As she drove off one morning playing an Alanis Morisette CD, she stared into her rear view mirror and saw herself - the old golden Jaguar, sparkling in the early sun.


The dead skin had been shed, and her crackled old yellow gold paint job sat like a beautiful battle scar on the left side of her car. She smiled when she looked at her scar, a reminder of her strength and inner beauty. A scar unlike no one else, the old gold Jaguar was special inside and out.


And all that mattered was that she knew.

The storm (i. waves and foam)


Upon silent reflection - a painful reflection, I now see how things began to change far before I could put it all together. To me it was a sudden storm, where everything fell apart. Skin shedding so much blood that they became tears. Dark waves of harsh water crashing far beyond the shore, destroying everything. Left with nothing but the reminiscence of sea foam hugging anything that stuck out the ground. The waves deemed the sea foam no longer useful, and with pity unloaded it without direction, for it to be sprawled in confused particles. It’s ok, the waves thought - it’ll dissipate into the sand eventually. It’s ok, the waves thought - we can continue to shed the foam forever, I’ll grow stronger and be happier. Maybe the foam will too.


The waves always thought they’d feel better when they removed the foam, it was dead weight that made their life harder. It was more effort to upkeep, having to consider the crash without hurting the tips of the wave before it falls into millions of white wash droplets. But there was no way for the white wash not to eventually dissolve. The waves wanted both, the waves wanted it all. They wanted the cushion and comfort and love of the foam, but they wanted the independence and freedom of the strong waves in the ocean, forming and crashing over and over. As the storm formed the waves grew stronger and darker, and the foam was no longer needed.

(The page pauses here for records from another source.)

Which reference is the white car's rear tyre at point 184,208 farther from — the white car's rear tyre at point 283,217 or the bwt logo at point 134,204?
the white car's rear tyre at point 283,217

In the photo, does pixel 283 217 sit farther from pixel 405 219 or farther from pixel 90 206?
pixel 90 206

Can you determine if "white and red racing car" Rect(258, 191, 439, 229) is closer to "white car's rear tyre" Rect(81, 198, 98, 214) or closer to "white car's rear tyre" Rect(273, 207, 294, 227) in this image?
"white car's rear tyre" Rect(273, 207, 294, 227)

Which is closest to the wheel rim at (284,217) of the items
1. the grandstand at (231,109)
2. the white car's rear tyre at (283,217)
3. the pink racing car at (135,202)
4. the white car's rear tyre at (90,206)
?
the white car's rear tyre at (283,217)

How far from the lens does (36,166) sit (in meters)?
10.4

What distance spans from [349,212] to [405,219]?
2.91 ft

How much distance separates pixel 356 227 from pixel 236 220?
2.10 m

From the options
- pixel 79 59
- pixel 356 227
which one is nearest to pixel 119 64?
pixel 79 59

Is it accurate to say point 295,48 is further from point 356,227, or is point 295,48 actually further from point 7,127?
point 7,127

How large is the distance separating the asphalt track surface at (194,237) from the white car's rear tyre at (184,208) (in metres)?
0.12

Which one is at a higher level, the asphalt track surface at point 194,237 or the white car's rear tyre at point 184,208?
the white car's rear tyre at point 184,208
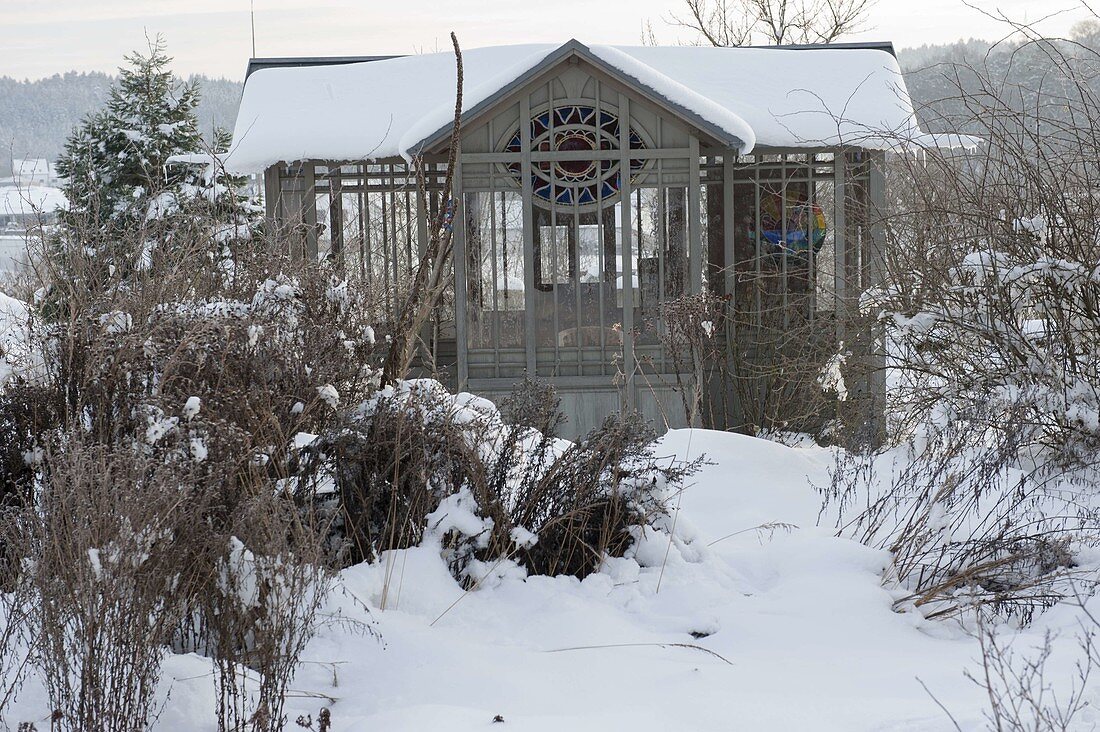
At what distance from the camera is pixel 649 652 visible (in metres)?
3.91

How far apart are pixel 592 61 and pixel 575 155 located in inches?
29.4

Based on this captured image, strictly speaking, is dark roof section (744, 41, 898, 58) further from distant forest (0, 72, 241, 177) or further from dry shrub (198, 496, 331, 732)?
distant forest (0, 72, 241, 177)

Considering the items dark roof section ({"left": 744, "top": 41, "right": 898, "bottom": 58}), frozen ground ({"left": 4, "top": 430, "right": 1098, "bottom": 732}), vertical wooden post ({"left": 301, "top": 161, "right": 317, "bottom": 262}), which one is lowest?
frozen ground ({"left": 4, "top": 430, "right": 1098, "bottom": 732})

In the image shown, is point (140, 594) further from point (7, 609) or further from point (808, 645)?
point (808, 645)

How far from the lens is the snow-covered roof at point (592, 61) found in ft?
28.0

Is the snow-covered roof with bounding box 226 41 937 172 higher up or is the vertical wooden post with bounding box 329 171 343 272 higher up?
the snow-covered roof with bounding box 226 41 937 172

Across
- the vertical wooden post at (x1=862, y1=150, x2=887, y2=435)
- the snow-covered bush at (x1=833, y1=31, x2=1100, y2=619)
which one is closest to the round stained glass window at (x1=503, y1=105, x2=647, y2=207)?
the vertical wooden post at (x1=862, y1=150, x2=887, y2=435)

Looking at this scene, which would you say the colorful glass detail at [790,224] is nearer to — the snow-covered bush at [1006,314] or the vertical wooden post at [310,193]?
the snow-covered bush at [1006,314]

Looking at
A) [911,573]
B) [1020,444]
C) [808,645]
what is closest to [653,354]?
[1020,444]

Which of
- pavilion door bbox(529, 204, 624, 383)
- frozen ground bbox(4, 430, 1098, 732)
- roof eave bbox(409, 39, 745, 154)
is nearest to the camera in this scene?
frozen ground bbox(4, 430, 1098, 732)

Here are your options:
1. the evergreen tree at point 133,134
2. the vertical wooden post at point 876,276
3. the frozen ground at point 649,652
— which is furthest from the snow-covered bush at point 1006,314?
the evergreen tree at point 133,134

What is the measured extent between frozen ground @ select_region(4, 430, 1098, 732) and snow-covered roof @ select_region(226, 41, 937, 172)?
4588mm

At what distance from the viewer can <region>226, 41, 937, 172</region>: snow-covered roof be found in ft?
A: 28.0

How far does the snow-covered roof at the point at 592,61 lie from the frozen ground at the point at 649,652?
459 centimetres
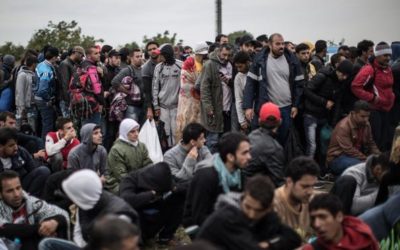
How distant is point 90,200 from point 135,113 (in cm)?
528

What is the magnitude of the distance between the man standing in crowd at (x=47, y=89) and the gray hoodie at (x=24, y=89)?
1.26 ft

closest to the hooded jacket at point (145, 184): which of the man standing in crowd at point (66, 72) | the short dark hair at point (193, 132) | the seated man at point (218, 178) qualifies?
the short dark hair at point (193, 132)

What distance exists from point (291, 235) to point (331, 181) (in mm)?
A: 5067

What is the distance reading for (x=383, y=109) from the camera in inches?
382

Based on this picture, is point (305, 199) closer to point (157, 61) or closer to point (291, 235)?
point (291, 235)

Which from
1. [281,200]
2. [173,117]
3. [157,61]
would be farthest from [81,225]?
[157,61]

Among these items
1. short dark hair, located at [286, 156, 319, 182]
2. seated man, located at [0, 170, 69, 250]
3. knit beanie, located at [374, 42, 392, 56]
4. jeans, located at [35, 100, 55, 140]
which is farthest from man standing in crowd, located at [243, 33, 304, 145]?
seated man, located at [0, 170, 69, 250]

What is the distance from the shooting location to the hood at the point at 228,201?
15.5 feet

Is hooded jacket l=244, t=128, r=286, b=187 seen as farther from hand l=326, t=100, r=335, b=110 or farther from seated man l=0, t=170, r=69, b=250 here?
hand l=326, t=100, r=335, b=110

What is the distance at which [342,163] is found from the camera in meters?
8.10

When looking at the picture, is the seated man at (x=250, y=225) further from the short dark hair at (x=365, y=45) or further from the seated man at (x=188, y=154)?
the short dark hair at (x=365, y=45)

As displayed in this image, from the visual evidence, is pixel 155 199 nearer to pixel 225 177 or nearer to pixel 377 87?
pixel 225 177

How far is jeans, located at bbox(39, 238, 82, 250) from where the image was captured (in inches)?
218

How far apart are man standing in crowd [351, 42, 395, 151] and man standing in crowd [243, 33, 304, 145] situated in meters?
0.97
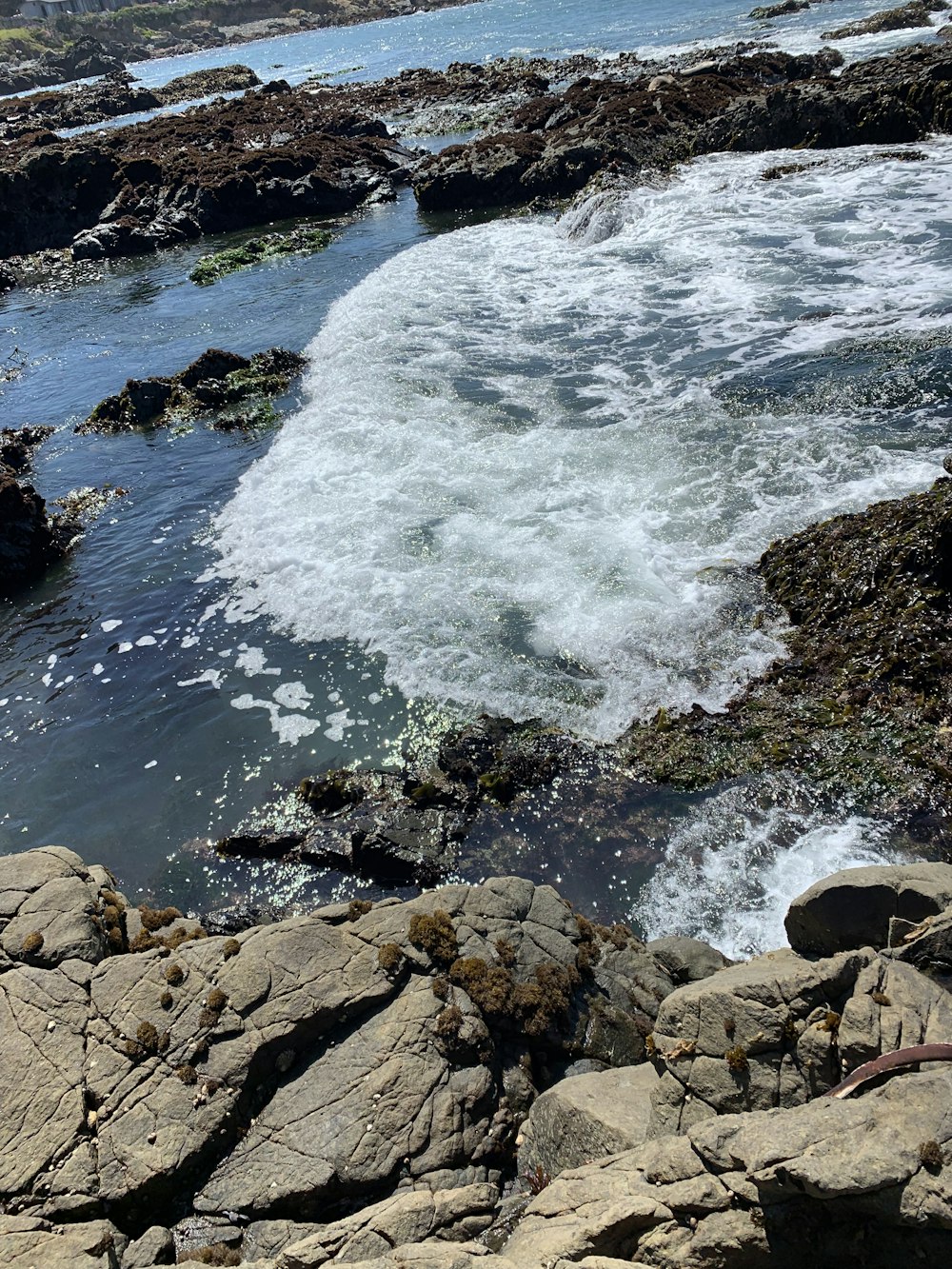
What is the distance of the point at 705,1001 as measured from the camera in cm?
799

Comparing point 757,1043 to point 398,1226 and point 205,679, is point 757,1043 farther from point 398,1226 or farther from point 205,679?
point 205,679

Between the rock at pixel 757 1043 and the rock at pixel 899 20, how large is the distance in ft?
236

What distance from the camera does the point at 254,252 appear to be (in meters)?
44.6

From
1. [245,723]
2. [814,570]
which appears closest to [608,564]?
[814,570]

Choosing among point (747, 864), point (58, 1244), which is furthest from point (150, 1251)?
point (747, 864)

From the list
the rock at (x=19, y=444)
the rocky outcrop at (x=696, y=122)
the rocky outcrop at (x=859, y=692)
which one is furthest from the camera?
the rocky outcrop at (x=696, y=122)

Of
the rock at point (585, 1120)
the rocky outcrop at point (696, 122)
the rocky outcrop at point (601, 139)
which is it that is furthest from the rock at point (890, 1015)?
the rocky outcrop at point (601, 139)

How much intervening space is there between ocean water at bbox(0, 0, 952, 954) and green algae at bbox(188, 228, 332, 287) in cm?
821

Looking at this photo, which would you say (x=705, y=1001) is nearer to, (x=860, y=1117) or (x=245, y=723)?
(x=860, y=1117)

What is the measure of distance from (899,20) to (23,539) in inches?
2745

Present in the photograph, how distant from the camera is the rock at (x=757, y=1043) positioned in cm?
730

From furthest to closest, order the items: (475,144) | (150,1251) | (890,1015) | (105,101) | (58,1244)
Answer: (105,101), (475,144), (150,1251), (58,1244), (890,1015)

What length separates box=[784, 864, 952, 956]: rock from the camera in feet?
26.7

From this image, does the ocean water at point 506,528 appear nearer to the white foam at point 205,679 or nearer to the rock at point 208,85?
the white foam at point 205,679
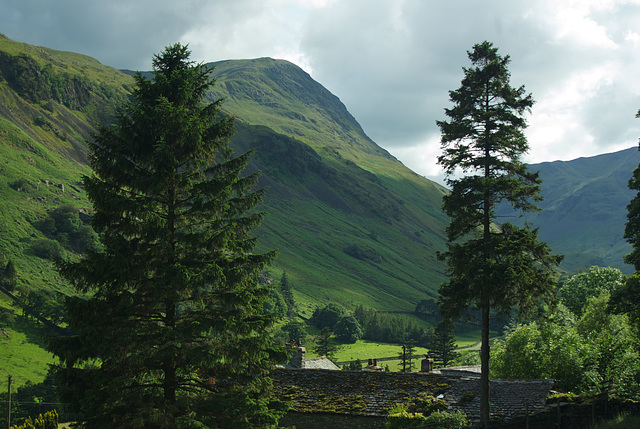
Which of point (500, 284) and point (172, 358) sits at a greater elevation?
point (500, 284)

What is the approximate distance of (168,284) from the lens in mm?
18016

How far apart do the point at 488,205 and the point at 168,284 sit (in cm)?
1697

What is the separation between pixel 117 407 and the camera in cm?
1747

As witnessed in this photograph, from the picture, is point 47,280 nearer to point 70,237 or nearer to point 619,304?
point 70,237


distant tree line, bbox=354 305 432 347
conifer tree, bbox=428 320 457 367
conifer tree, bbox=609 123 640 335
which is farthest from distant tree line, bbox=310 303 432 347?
conifer tree, bbox=609 123 640 335

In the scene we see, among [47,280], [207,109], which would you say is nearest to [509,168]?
[207,109]

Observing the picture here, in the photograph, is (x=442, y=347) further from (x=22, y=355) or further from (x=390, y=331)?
(x=22, y=355)

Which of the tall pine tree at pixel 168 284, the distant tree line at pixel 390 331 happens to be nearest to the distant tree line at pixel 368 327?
the distant tree line at pixel 390 331

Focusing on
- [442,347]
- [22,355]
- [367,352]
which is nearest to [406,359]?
[367,352]

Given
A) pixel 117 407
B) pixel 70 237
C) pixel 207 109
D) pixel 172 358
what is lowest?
pixel 117 407

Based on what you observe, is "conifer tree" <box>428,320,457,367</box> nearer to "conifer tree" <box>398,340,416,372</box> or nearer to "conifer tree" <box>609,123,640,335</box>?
"conifer tree" <box>398,340,416,372</box>

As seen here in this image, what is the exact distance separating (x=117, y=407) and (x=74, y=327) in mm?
3078

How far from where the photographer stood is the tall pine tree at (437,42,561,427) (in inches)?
963

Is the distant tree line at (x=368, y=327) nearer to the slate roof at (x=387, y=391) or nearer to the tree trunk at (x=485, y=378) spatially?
the slate roof at (x=387, y=391)
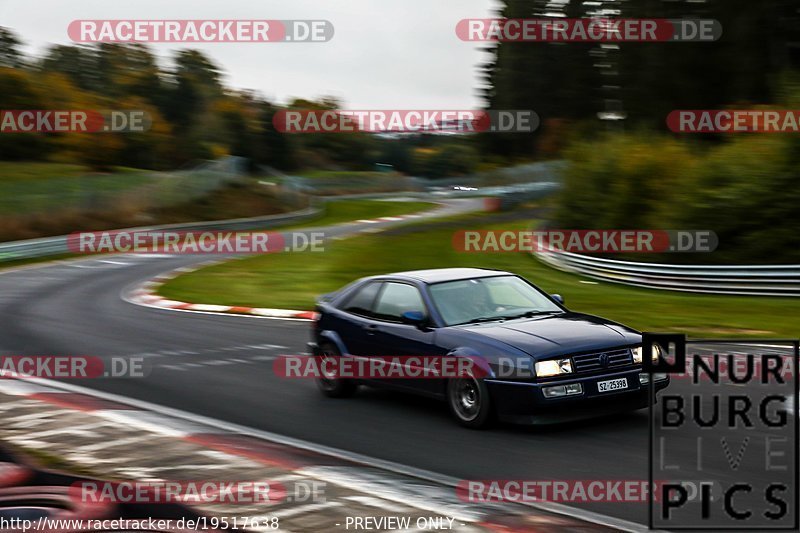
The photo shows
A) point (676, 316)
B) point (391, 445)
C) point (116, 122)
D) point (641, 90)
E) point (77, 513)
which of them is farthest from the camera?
point (116, 122)

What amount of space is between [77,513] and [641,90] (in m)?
49.9

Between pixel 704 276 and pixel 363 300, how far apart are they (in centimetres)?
1497

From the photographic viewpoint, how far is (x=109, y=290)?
26.3 meters

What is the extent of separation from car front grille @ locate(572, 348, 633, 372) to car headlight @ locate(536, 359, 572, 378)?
60 millimetres

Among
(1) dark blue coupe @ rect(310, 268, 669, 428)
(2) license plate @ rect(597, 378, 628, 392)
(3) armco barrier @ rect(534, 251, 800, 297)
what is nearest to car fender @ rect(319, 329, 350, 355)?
(1) dark blue coupe @ rect(310, 268, 669, 428)

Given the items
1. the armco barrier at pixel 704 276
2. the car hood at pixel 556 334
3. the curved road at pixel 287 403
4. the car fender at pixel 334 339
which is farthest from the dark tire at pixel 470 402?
the armco barrier at pixel 704 276

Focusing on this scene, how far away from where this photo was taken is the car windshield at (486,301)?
9250mm

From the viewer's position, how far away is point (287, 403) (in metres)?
10.3

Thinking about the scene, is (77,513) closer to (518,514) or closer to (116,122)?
(518,514)

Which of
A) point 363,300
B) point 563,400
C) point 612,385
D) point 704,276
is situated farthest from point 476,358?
point 704,276

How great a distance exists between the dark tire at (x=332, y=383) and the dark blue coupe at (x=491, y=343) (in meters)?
0.01

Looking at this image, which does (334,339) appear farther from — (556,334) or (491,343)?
(556,334)

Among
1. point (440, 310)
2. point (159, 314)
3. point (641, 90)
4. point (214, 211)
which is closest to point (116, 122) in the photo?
point (214, 211)

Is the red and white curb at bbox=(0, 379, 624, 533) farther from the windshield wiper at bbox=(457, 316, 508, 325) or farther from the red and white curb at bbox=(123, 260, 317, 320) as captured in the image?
the red and white curb at bbox=(123, 260, 317, 320)
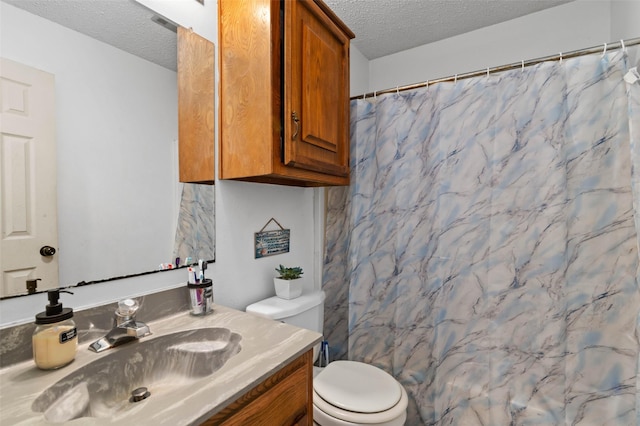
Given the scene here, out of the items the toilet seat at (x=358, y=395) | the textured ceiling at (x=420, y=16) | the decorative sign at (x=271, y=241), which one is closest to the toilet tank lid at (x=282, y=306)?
the decorative sign at (x=271, y=241)

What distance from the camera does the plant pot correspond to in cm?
139

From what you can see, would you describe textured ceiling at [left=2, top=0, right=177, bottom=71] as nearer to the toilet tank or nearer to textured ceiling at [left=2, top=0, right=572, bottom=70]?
textured ceiling at [left=2, top=0, right=572, bottom=70]

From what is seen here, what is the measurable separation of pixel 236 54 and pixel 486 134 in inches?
46.4

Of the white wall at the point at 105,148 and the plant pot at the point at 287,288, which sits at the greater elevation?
the white wall at the point at 105,148

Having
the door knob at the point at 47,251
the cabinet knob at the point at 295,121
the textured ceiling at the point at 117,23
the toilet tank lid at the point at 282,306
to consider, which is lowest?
the toilet tank lid at the point at 282,306

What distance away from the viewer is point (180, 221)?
1.05m

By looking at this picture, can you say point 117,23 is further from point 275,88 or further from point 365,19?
point 365,19

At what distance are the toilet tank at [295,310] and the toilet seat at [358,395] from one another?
0.80 feet

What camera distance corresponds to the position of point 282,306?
1.32 metres

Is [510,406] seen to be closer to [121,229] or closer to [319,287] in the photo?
[319,287]

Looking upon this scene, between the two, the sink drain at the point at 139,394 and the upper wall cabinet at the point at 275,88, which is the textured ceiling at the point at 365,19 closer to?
the upper wall cabinet at the point at 275,88

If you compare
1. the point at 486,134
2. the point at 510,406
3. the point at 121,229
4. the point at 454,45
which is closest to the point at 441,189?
the point at 486,134

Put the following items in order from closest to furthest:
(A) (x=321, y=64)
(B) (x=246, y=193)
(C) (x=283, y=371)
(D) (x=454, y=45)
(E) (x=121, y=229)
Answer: (C) (x=283, y=371), (E) (x=121, y=229), (A) (x=321, y=64), (B) (x=246, y=193), (D) (x=454, y=45)

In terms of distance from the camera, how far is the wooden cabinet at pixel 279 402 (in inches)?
24.7
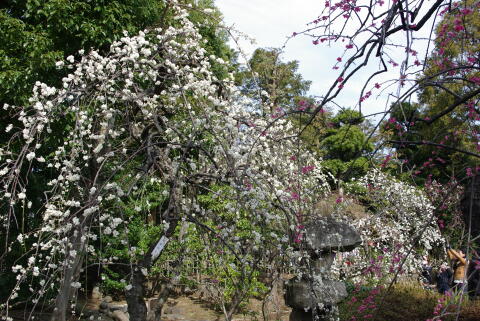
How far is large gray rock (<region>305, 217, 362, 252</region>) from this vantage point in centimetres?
638

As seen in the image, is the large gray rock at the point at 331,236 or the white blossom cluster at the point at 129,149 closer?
the white blossom cluster at the point at 129,149

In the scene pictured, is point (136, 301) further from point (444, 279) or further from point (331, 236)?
point (444, 279)

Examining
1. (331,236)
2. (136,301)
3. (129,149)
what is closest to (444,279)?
(331,236)

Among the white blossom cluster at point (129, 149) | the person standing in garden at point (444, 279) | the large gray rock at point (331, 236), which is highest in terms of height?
the white blossom cluster at point (129, 149)

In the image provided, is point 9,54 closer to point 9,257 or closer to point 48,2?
point 48,2

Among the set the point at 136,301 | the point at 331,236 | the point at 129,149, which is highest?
the point at 129,149

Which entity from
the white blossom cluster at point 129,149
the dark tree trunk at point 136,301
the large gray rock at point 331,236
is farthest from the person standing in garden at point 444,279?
the dark tree trunk at point 136,301

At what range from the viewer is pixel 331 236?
6527 millimetres

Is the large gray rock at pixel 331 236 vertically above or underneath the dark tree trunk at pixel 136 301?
above

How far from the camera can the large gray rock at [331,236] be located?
251 inches

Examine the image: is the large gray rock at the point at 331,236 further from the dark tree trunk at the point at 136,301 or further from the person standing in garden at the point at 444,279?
the person standing in garden at the point at 444,279

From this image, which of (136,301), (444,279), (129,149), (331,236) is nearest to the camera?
(136,301)

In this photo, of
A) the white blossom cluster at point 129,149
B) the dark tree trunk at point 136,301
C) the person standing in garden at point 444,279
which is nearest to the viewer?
the white blossom cluster at point 129,149

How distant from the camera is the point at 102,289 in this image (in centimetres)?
1070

The foam was delicately placed onto the sand. Despite its decision, the wave still had deep sadness in leaving the foam behind. The waves would miss the foam, and still had love for the foam - though it wasn’t enough. The foam clutched on the waves with all its might and force, all the love and care in the world. But it could never stand a chance against the mighty strength of the waves.


The day the foam dissolved, the day the girl lost something. Something in her drowned, and for many months she tried to come up for air. She believed the only way she could go back was to jump right back into the ocean and become the wave.


But the wave had changed. It only wanted her as foam, for the waves own selfish pleasures. Greedy confused and misaligned, the wave wrecked more havoc in her life. Every time she returned, it was the same.


She continued crashing and grasping for air, she didn’t drown though, she was becoming stronger. And exhausted.


It took the foam a long while before she realised it was far smarter to watch the waves crash from the shore. And when she did, the part of her that drowned eventually came back to life. A silent yellow gold glow in her heart that eventually was swept into a new wave, a compassionate, loving, equal, and safe wave that enveloped her. This time it was different. It wasn’t a person no. It was all the foam that was washed out over years, all coming together as one.


The girl realised those who were once the wave eventually became foam too. In the end we were all the same, just taking different paths. Everyone has to be the foam at a stage in order to grow, dissipate into the sand and reflesh as a stronger weave throughout the eternal turmoil of life and the cycle of the ocean.